EXERCISE —
Only the pictures are dropped; the lines of the material that follow are returned exactly.

RECORDS FOR THIS TASK —
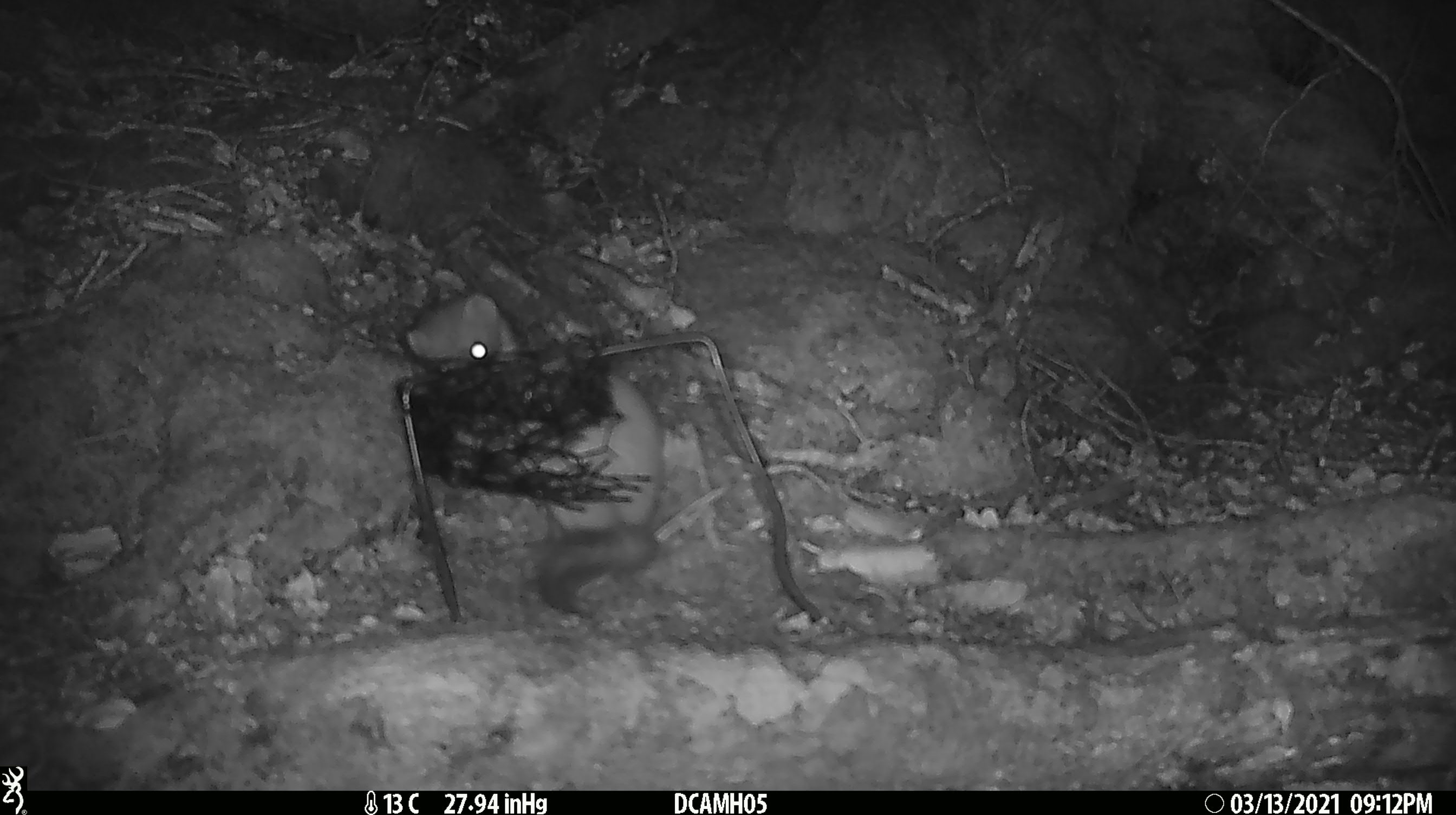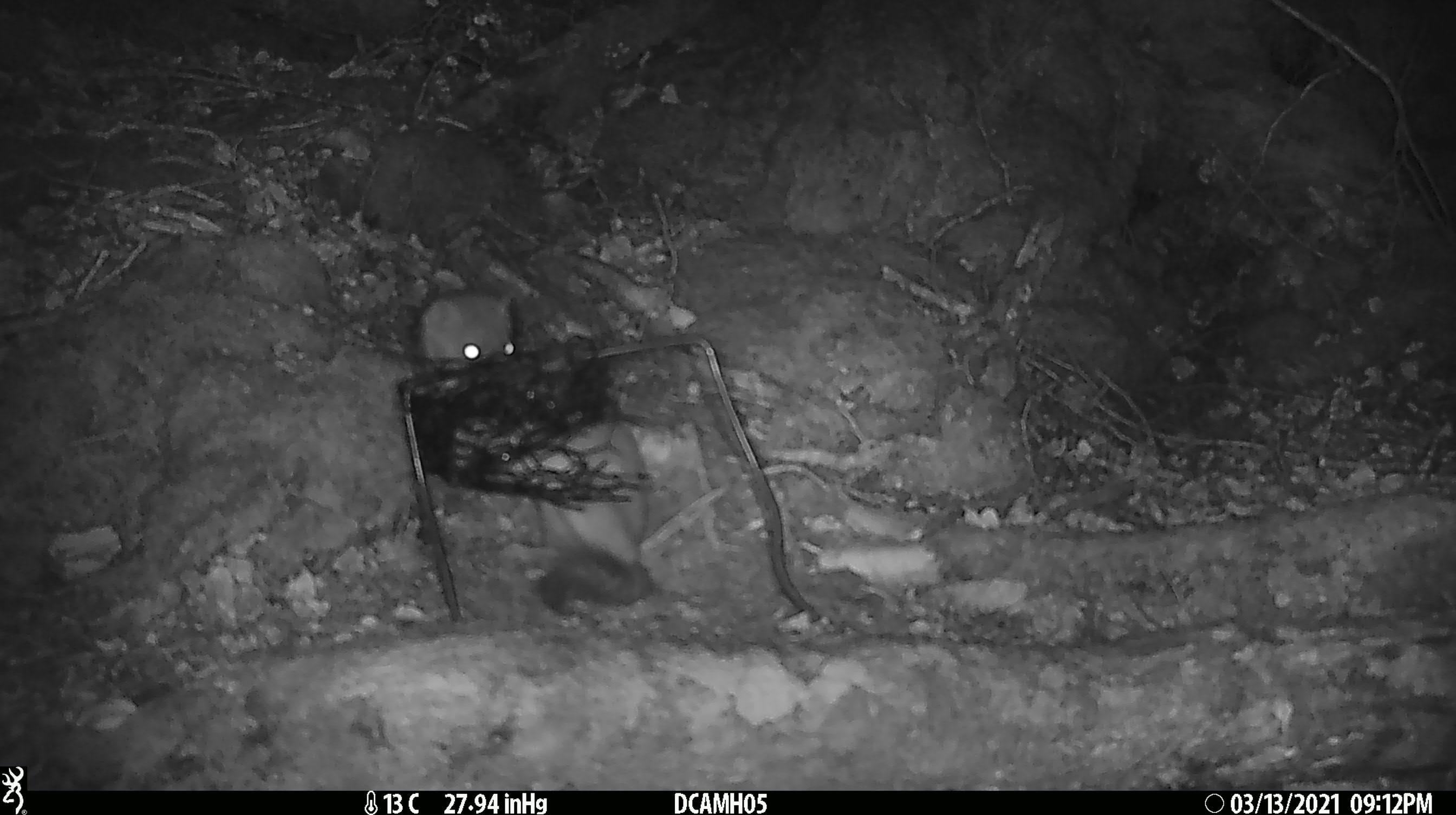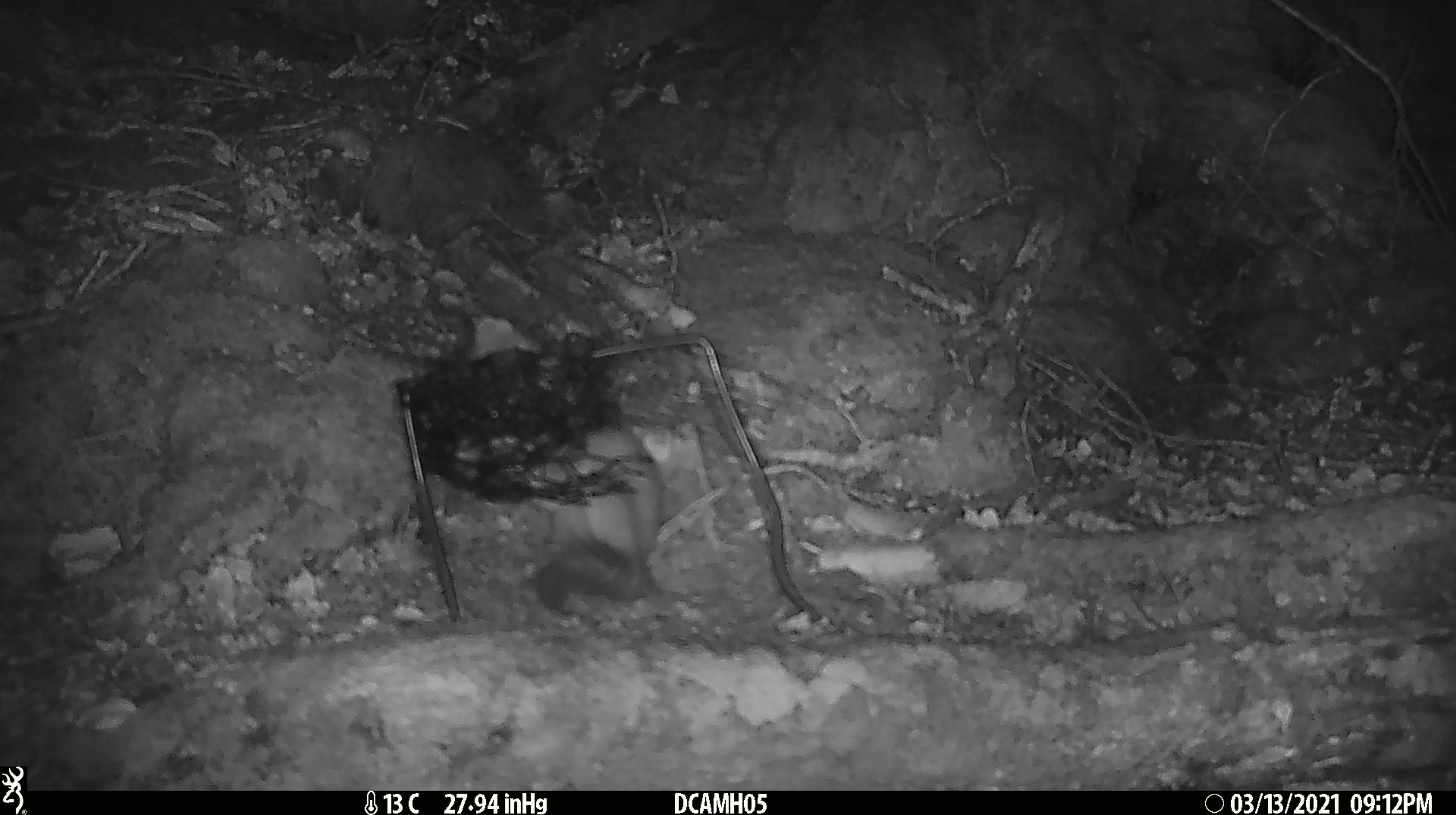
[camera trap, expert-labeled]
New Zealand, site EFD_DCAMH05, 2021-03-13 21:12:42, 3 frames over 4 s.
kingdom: Animalia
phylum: Chordata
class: Mammalia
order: Carnivora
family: Mustelidae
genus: Mustela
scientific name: Mustela erminea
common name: stoat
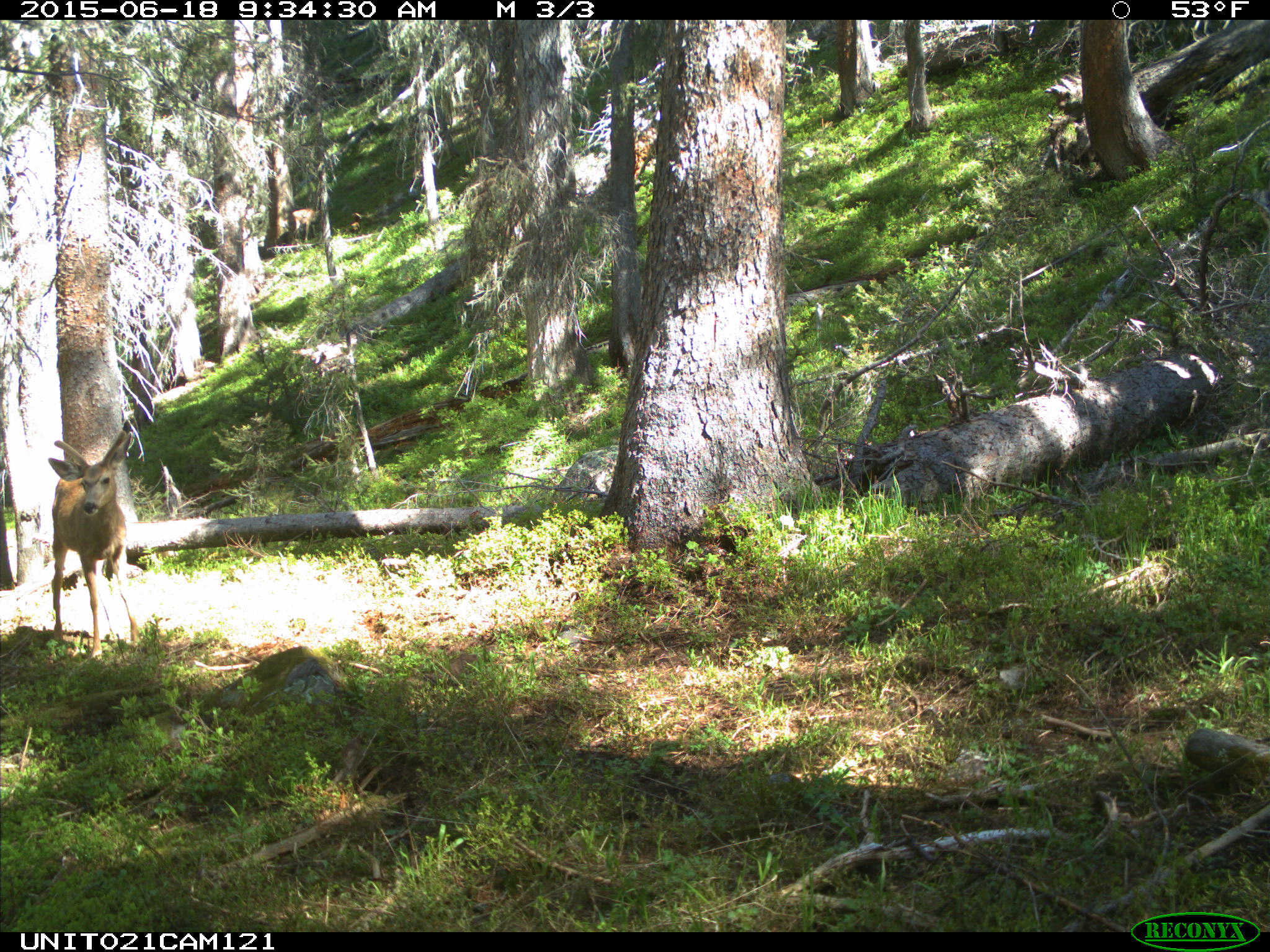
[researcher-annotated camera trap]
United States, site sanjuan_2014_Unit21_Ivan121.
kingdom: Animalia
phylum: Chordata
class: Mammalia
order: Artiodactyla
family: Cervidae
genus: Odocoileus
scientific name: Odocoileus hemionus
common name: mule deer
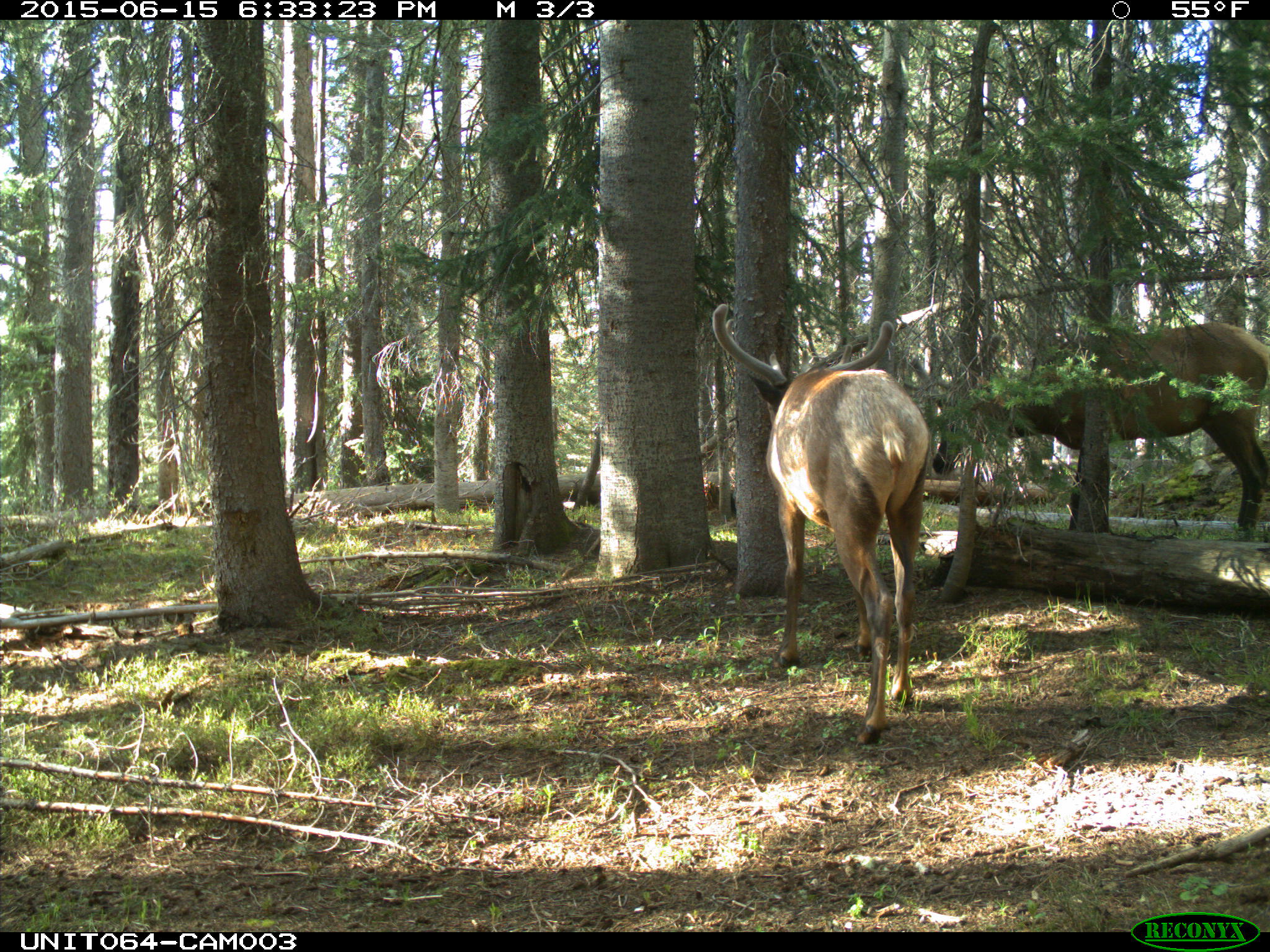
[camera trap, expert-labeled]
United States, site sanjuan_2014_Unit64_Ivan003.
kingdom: Animalia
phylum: Chordata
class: Mammalia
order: Artiodactyla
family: Cervidae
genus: Cervus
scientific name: Cervus elaphus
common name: red deer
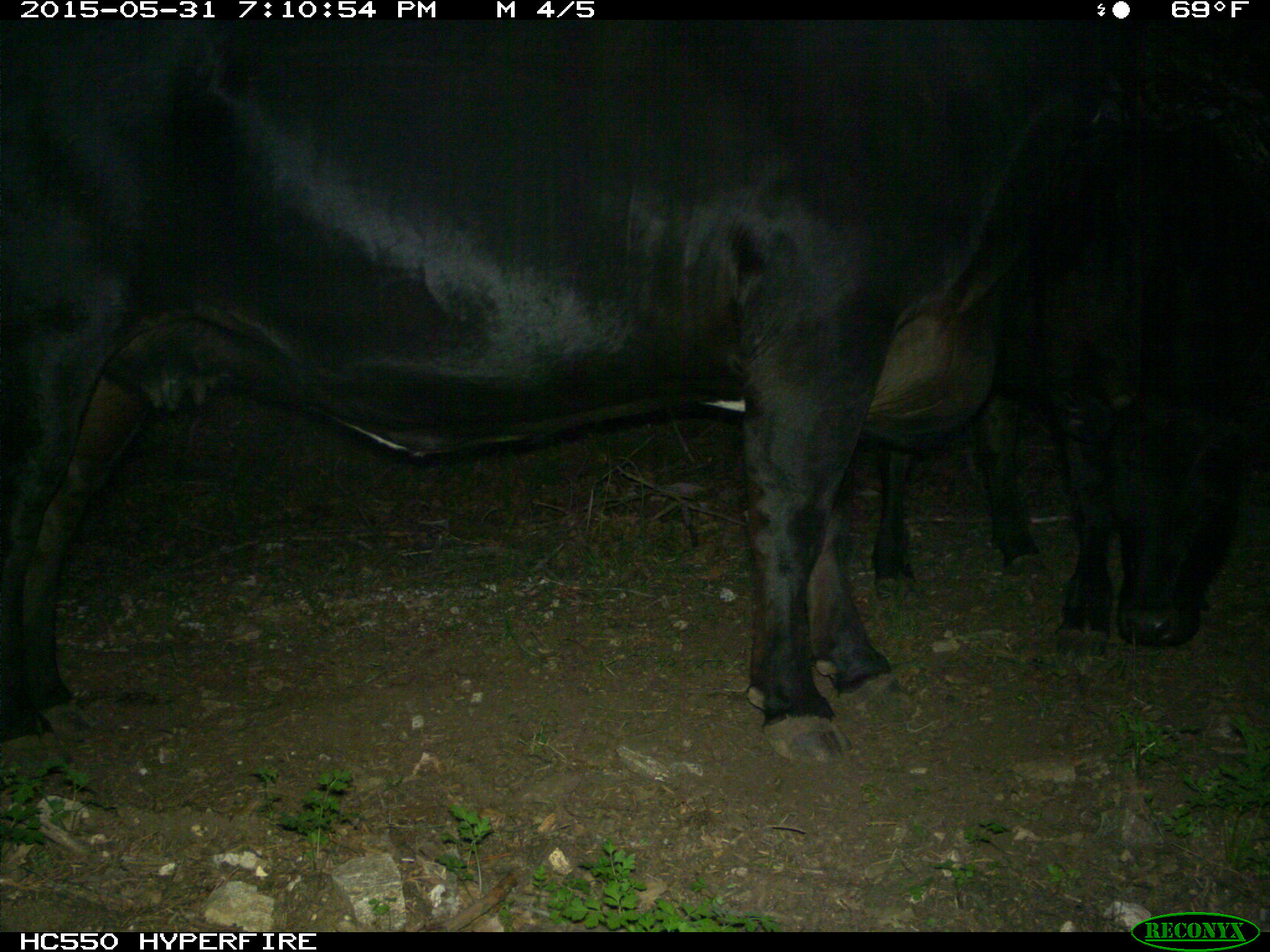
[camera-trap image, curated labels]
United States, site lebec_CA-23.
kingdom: Animalia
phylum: Chordata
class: Mammalia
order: Artiodactyla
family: Bovidae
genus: Bos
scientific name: Bos taurus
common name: domestic cow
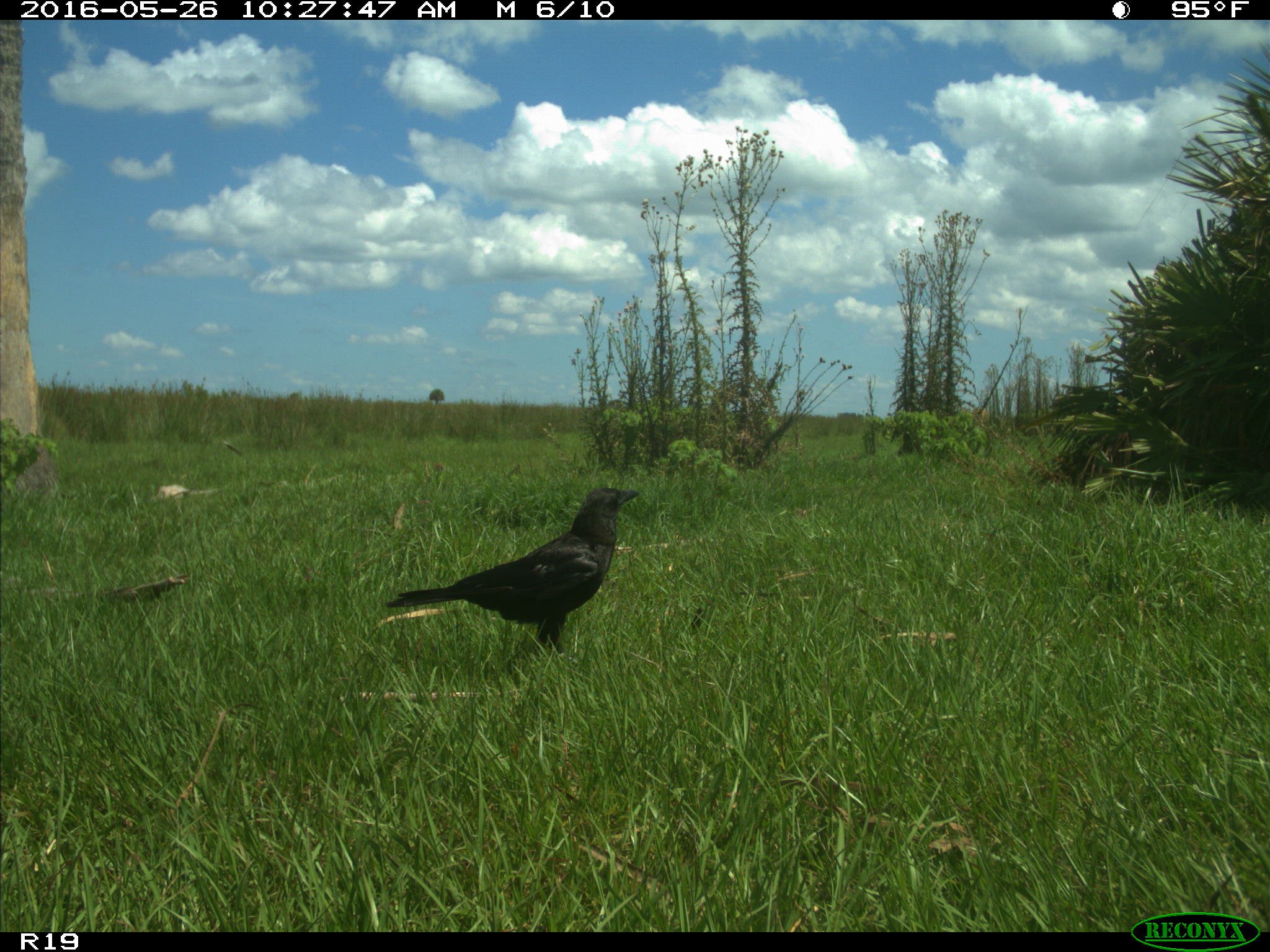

RESPONSE TO THE EXERCISE —
[camera trap, expert-labeled]
New Zealand, site EFD_DCAMH05, 2021-03-13 21:12:42, 3 frames over 4 s.
kingdom: Animalia
phylum: Chordata
class: Mammalia
order: Carnivora
family: Mustelidae
genus: Mustela
scientific name: Mustela erminea
common name: stoat
[researcher-annotated camera trap]
United States, site sanjuan_2014_Unit21_Ivan121.
kingdom: Animalia
phylum: Chordata
class: Mammalia
order: Artiodactyla
family: Cervidae
genus: Odocoileus
scientific name: Odocoileus hemionus
common name: mule deer
[camera trap, expert-labeled]
United States, site sanjuan_2014_Unit64_Ivan003.
kingdom: Animalia
phylum: Chordata
class: Mammalia
order: Artiodactyla
family: Cervidae
genus: Cervus
scientific name: Cervus elaphus
common name: red deer
[camera-trap image, curated labels]
United States, site lebec_CA-23.
kingdom: Animalia
phylum: Chordata
class: Mammalia
order: Artiodactyla
family: Bovidae
genus: Bos
scientific name: Bos taurus
common name: domestic cow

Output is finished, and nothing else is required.